Setahun 2 kali kesurupan
Dalam bahasa Osing, seblang berarti tidak sadar, kesurupan, atau terjemahan Inggris-nya: trance.
Seblang, sebagai sebuah peristiwa, memang mewadahi ketidaksadaran. Pelaku alias penarinya - seorang wanita - bergerak di luar kesadaran diri.
la dirasuki arwah, baik leluhur si penari maupun arwah lain. Dengan mata tertutup ia melenggang, menari, berjalan, kadang bicara dalam bahasa yang tak terpahami.
Begitulah. Tarian berlangsung dalam iringan musik dengan instrumen sederhana: gong, gendang, saron (gamelan kecil), bonang (gong kecil), kadang dilengkapi biola.
Arenanya tercipta secara spontan, dikelilingi gubuk-gubuk berhiaskan makanan, palawija, dan sesaji hasil swadaya masyarakat.
Pengunjung dan penonton terlibat dalam suasana penuh hiburan namun sakral, dan siapa pun yang ketiban sampur (diserahi selendang) si penari, wajib ikut menari.
Sayang, peristiwa yang sudah menjadi bagian tontonan wisata di Propinsi lawa Timur ini tak bisa sering-sering dilangsungkan.
Secara tradisional sudah ada jadwal, hanya 2 kali setahun.
Pun hanya 2 desa di Kabupaten Banyuwangi yang punya tradisi ini, yakni Kelurahan Bakungan dan Desa Olehsari, Kecamatan Glagah.
Keduanya menghelat seblang secara bergantian. Di Bakungan se tiap Idul Adha, dan di Olehsari setiap usai Idul Fitri.
Perbedaan tempat dan waktu juga membedakan pelaksanaannya.

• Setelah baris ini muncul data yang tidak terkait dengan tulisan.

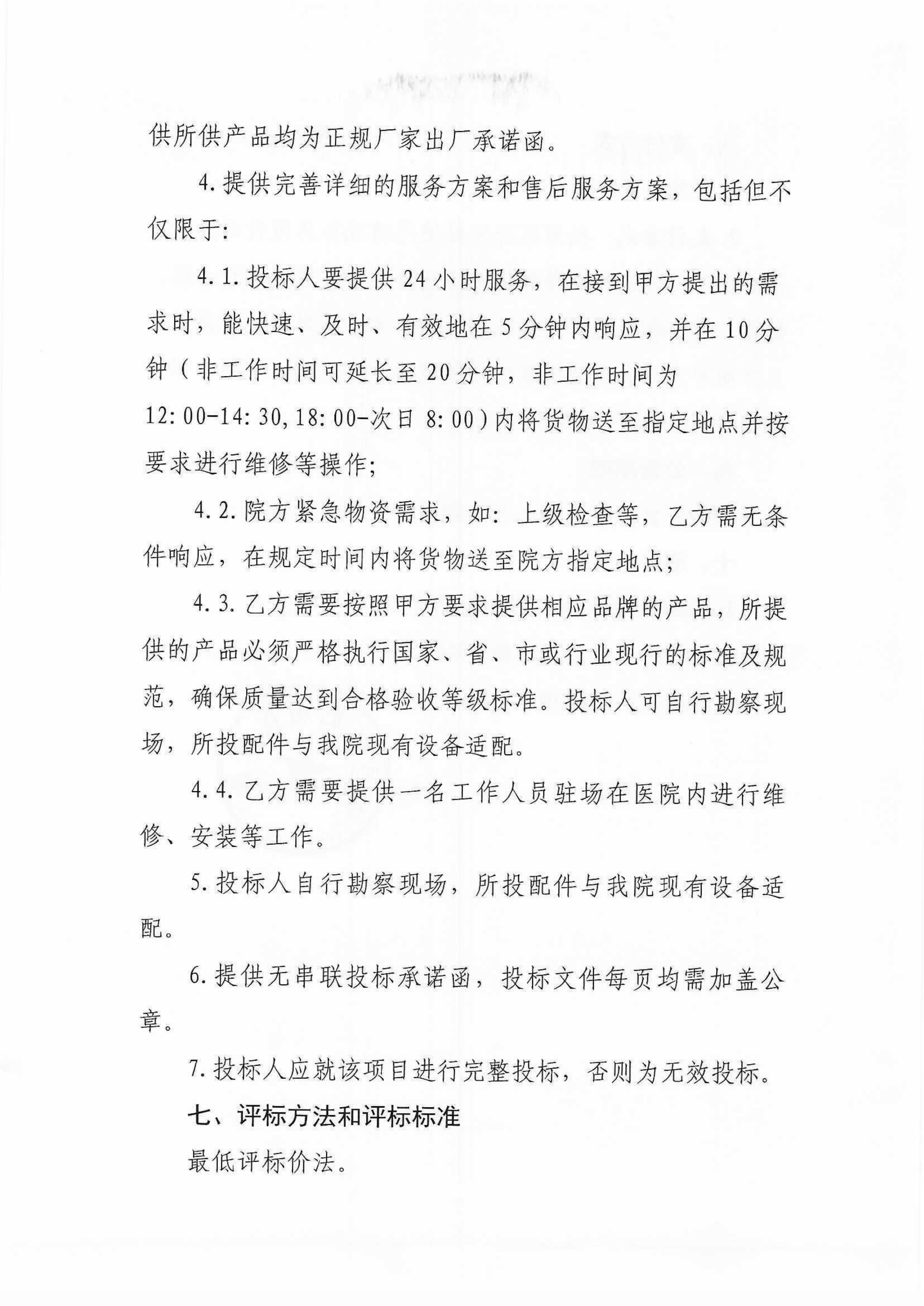 供所供产品均为正规厂家出厂承诺函。

4.提供完善详细的服务方案和售后服务方案，包括但不仅限于:

4.1.投标人要提供24小时服务，在接到甲方提出的需求时，能快速、及时、有效地在5分钟内响应，并在10分钟（非工作时间可延长至20分钟，非工作时间为12:00-14:30,18:00-次日8:00）内将货物送至指定地点并按要求进行维修等操作;

4.2.院方紧急物资需求，如：上级检查等，乙方需无条件响应，在规定时间内将货物送至院方指定地点;

4.3.乙方需要按照甲方要求提供相应品牌的产品，所提供的产品必须严格执行国家、省、市或行业现行的标准及规范，确保质量达到合格验收等级标准。投标人可自行勘察现场，所投配件与我院现有设备适配。

4.4.乙方需要提供一名工作人员驻场在医院内进行维修、安装等工作。

5.投标人自行勘察现场，所投配件与我院现有设备适配。

6.提供无串联投标承诺函，投标文件每页均需加盖公章。

7.投标人应就该项目进行完整投标，否则为无效投标。

七、评标方法和评标标准

最低评标价法。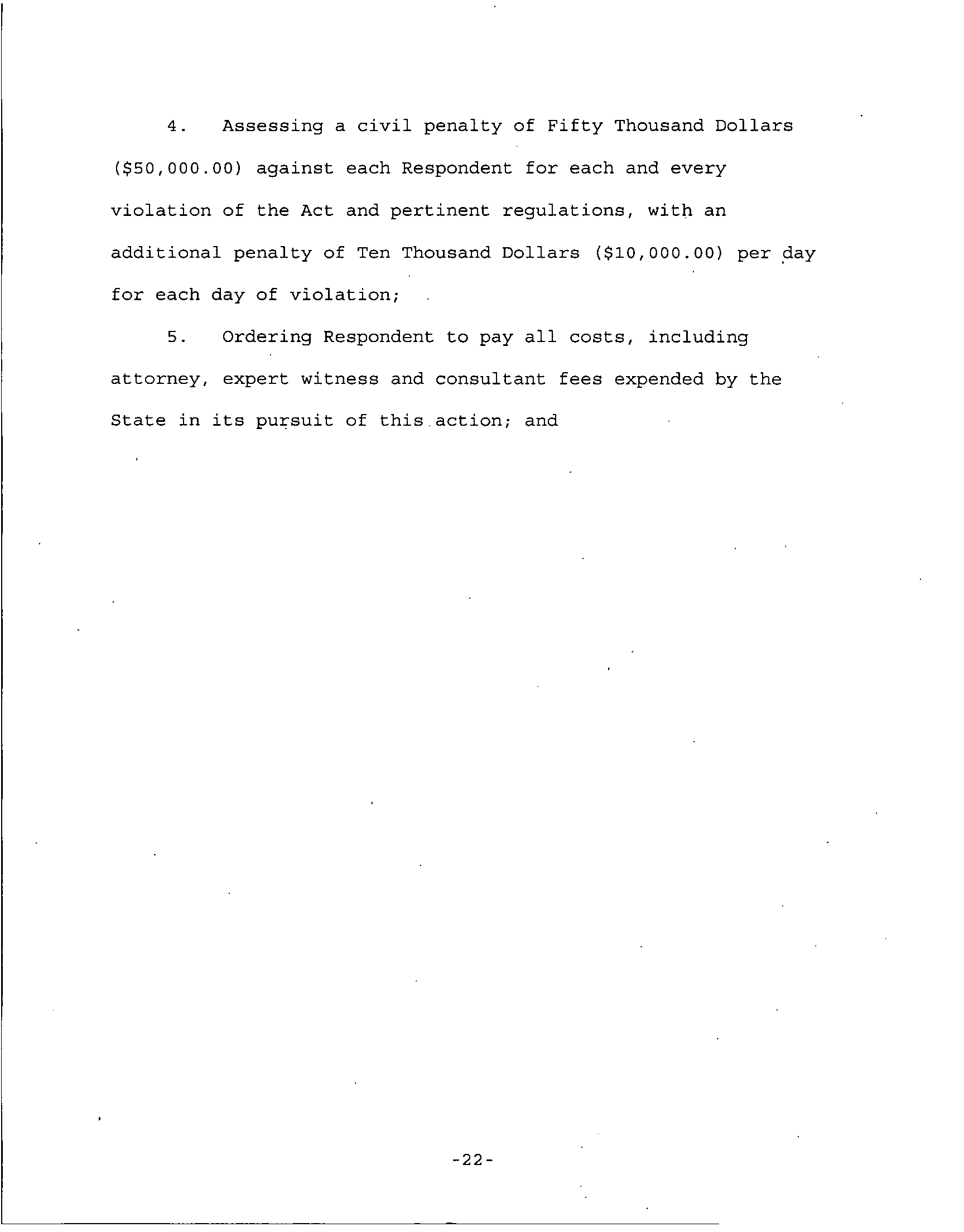 4. Assessing a civil penalty of Fifty Thousand Dollars (\$50,000.00) against each Respondent for each and every violation of the Act and pertinent regulations, with an additional penalty of Ten Thousand Dollars (\$10,000.00) per day for each day of violation;

5. Ordering Respondent to pay all costs, including attorney, expert witness and consultant fees expended by the State in its pursuit of this action; and

-22-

Di Bakungan hanya sekali sepanjang malam, sementara di Olehsari dilangsungkan 7 hari berturut-turut, meski seharinya berlangsung antara pukul 14.00 dan 17.00 WIB saja.
Kalau di Bakungan penarinya tetap – dari remaja sampai tua, sepanjang masih kuat - di Olehsari si penari harus seorang gadis yang masih suci, atau janda ditinggal mati suami, dan batas masa tugasnya 3 kali atau 3 tahun saja.
Di Bakungan pakaian dan atributnya boleh dimodifikasi, di Olehsari masih asli sebagaimana diwariskan nenek moyang masyarakatnya.
Misalnya, omprok (mahkota) seblang Bakungan kini terbuat dari plastik, sedangkan mahkota penari di Olehsari masih asli, terbuat dari untaian daun pisang dan dihiasi bunga rampai.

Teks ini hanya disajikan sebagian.